In which lines of the data does the string "larger" appear? Copy every one.

Saved entries:
[Start of Attachment]

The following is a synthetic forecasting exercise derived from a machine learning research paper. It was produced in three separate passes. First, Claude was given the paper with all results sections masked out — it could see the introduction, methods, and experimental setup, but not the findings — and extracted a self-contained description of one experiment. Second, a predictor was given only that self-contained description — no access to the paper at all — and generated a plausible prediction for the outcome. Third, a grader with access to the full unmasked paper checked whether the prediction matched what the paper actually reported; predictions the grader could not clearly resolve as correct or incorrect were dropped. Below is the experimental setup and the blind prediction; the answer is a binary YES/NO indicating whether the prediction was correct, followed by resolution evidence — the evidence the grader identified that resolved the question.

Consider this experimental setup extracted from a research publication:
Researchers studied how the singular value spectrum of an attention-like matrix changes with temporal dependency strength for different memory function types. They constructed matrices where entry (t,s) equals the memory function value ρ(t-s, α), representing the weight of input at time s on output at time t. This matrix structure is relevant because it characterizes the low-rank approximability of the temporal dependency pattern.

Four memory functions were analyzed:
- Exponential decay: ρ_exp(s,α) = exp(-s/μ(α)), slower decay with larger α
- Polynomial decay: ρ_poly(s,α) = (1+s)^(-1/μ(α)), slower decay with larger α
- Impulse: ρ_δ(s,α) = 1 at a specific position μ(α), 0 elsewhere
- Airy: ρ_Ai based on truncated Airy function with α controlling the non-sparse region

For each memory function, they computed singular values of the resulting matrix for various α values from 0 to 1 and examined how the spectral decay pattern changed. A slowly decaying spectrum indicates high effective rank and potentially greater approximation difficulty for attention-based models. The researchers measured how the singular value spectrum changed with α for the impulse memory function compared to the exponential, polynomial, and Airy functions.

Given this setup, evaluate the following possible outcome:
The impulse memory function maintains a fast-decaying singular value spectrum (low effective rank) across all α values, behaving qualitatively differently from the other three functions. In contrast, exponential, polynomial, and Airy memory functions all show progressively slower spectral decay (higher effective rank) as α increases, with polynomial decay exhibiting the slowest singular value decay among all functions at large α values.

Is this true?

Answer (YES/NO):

[End of Attachment]

• [Response]
- Exponential decay: ρ_exp(s,α) = exp(-s/μ(α)), slower decay with larger α
- Polynomial decay: ρ_poly(s,α) = (1+s)^(-1/μ(α)), slower decay with larger α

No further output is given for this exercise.